_What this task involves_
Could you copy, word for word, the lines below from the one containing "this 800×600 image." through the one containing "broken car part [31, 434, 70, 460]", including both of those lines and nothing else?

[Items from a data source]
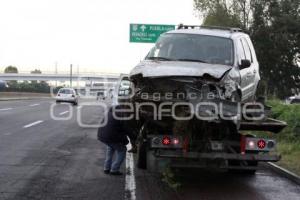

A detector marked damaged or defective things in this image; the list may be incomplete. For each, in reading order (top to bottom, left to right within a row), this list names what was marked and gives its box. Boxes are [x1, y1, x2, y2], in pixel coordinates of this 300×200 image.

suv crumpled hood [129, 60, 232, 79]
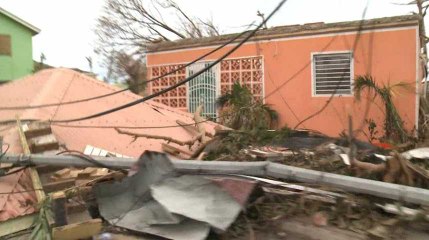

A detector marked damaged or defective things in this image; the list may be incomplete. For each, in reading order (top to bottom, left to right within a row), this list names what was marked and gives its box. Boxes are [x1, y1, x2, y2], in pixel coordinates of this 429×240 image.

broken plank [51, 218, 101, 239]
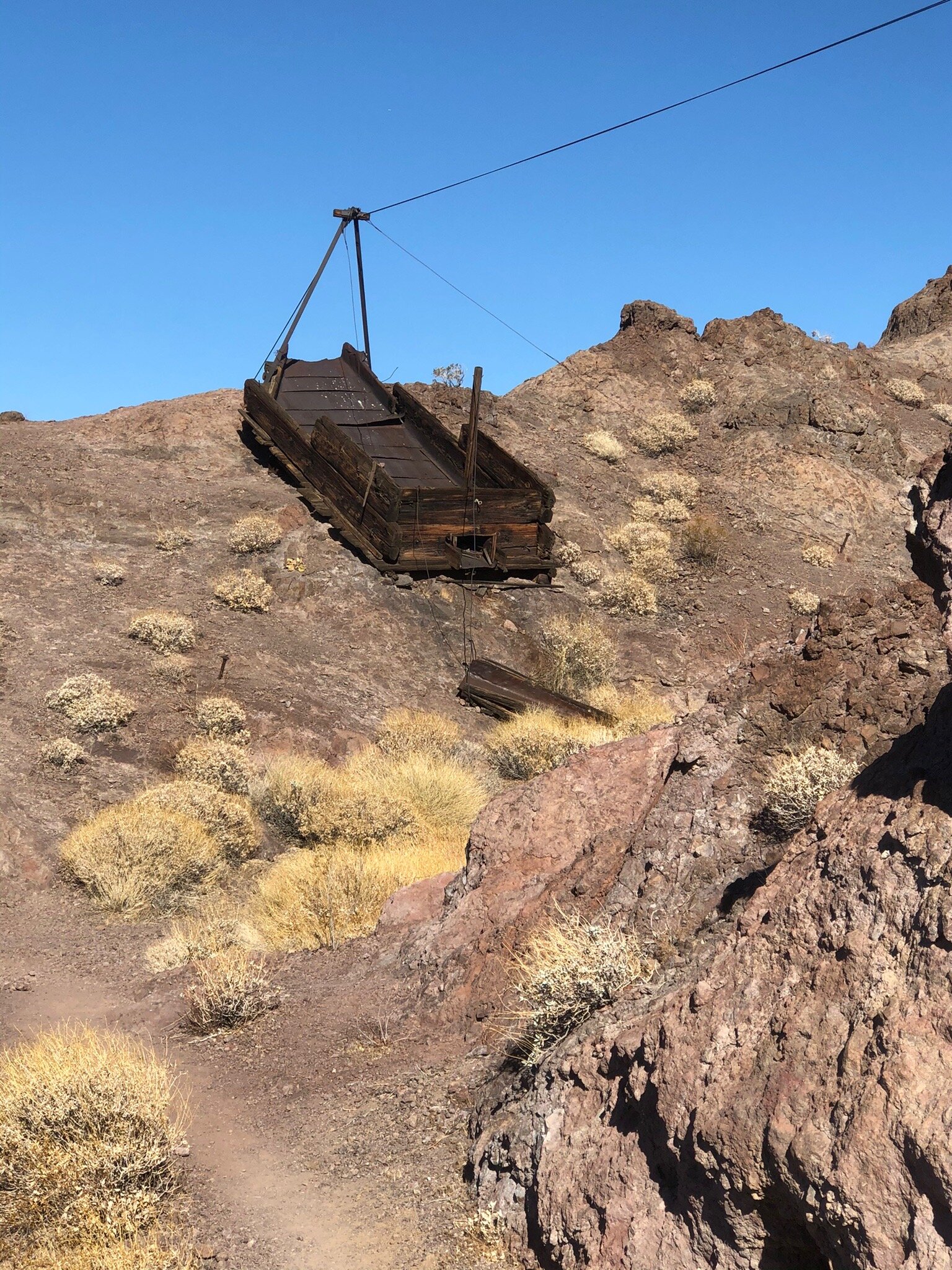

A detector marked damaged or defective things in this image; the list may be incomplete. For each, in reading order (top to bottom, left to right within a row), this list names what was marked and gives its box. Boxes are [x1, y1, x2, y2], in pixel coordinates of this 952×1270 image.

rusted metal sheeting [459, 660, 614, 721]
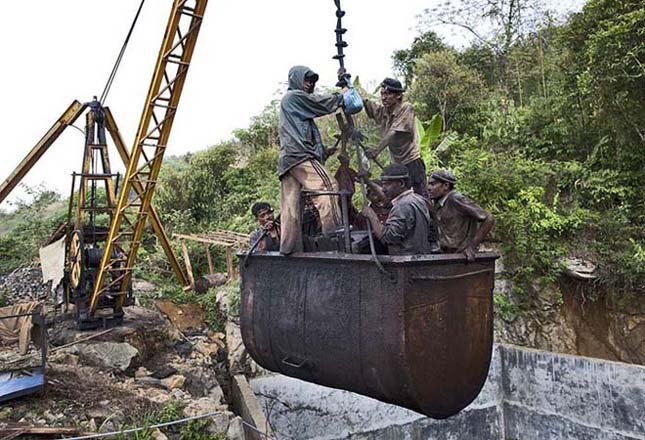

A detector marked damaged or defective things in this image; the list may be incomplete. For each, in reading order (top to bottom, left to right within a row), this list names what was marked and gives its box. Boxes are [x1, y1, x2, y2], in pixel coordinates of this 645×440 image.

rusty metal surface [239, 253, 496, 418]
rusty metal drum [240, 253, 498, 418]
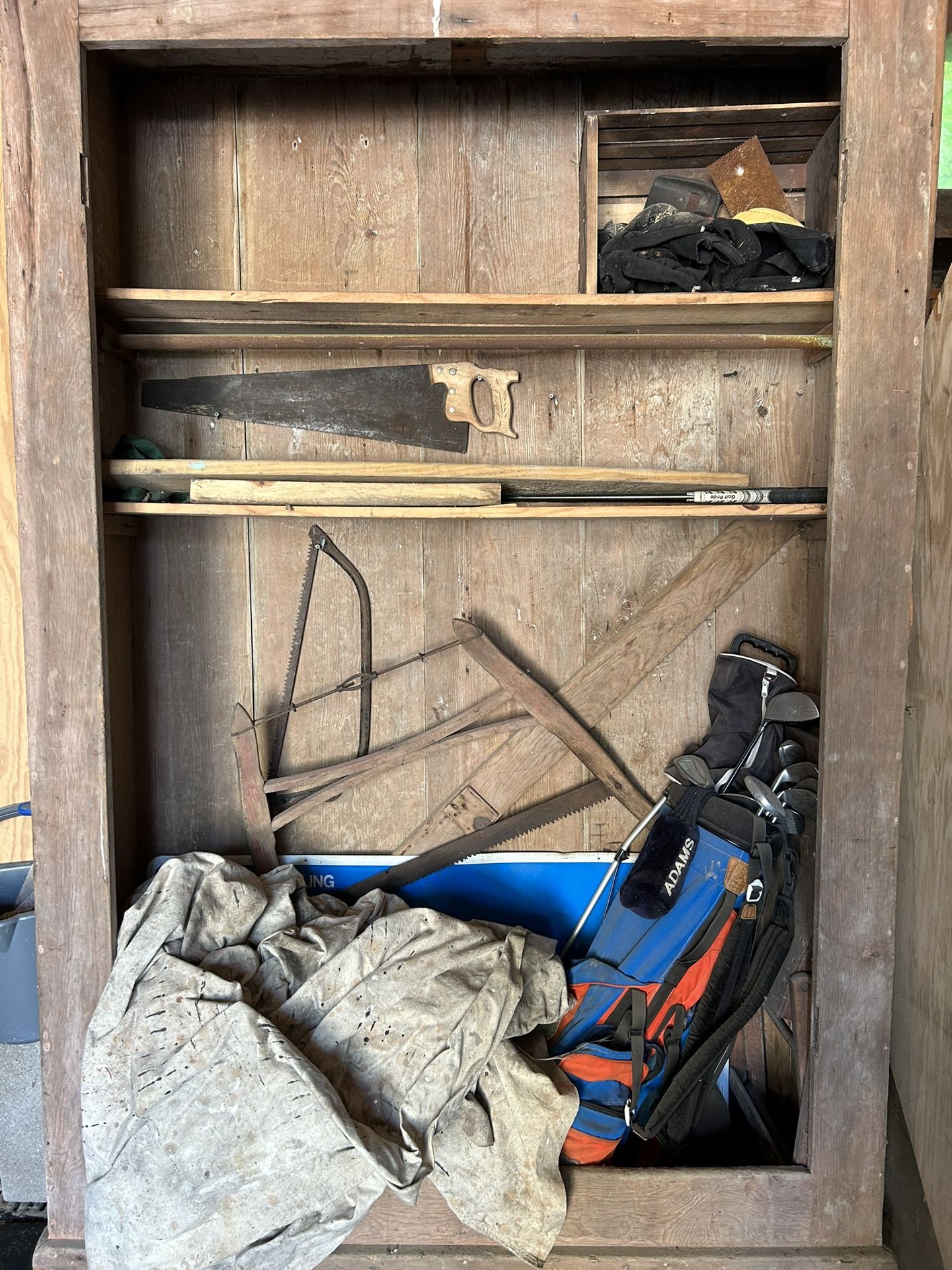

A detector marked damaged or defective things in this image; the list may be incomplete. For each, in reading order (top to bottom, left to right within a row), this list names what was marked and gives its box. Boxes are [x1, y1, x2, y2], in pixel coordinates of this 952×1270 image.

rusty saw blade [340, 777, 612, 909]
...
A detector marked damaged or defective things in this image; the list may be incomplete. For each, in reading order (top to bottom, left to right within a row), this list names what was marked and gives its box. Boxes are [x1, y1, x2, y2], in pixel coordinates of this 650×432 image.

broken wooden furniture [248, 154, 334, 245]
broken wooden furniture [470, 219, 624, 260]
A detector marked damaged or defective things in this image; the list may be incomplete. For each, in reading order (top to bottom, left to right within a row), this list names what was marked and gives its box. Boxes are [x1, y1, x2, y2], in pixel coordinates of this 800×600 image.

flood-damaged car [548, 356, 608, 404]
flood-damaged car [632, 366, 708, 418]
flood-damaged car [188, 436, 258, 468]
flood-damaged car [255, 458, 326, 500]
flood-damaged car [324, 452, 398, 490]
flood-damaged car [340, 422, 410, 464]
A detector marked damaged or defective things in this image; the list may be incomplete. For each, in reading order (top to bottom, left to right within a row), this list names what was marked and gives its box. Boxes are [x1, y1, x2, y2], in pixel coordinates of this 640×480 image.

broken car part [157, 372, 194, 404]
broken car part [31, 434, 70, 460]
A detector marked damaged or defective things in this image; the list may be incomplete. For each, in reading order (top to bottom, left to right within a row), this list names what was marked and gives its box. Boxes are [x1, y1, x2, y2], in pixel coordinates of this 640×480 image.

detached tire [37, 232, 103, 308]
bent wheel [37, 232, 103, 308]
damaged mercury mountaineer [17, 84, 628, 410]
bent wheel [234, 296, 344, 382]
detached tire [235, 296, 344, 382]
...
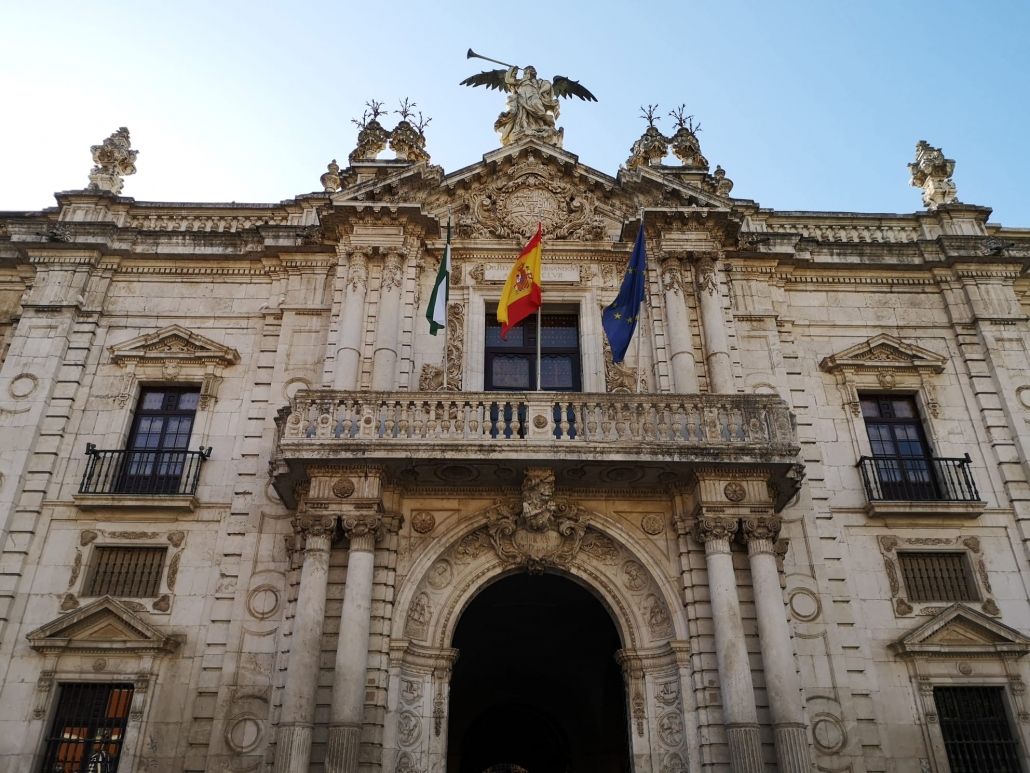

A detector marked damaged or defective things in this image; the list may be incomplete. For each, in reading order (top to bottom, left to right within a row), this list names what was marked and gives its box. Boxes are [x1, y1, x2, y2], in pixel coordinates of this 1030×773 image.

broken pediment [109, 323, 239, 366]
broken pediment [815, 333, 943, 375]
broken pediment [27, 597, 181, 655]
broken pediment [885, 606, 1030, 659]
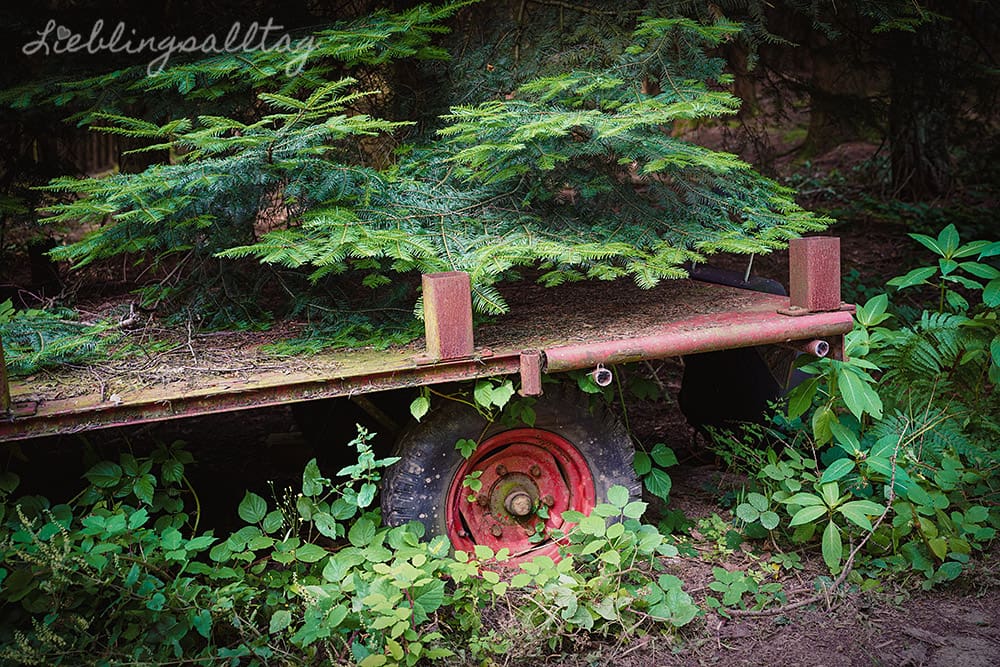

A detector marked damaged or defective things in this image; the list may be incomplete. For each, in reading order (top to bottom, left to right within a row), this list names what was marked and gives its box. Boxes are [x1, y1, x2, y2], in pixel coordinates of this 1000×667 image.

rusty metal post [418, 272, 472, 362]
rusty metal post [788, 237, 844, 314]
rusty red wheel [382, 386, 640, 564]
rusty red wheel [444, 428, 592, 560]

_Result of the task_
A detector marked damaged or defective things in this image; the list may be incomplete. For each, in reading order (top to bottom, left to right within a row), this list names what was marked and gives its box. Boxes are [x1, y1, x2, y2], in pixel coordinates of this 800×600 image.

flood-damaged car [548, 356, 608, 404]
flood-damaged car [632, 366, 708, 418]
flood-damaged car [188, 436, 258, 468]
flood-damaged car [255, 458, 326, 500]
flood-damaged car [324, 452, 398, 490]
flood-damaged car [340, 422, 410, 464]
A detector marked damaged or defective things in this image; the list may be incomplete. For each, in reading order (top to bottom, left to right within a row), this list names what was marked and gives its box. Boxes are [x1, y1, x2, y2], in pixel coordinates of this 640×480 image.

broken car part [157, 372, 194, 404]
broken car part [31, 434, 70, 460]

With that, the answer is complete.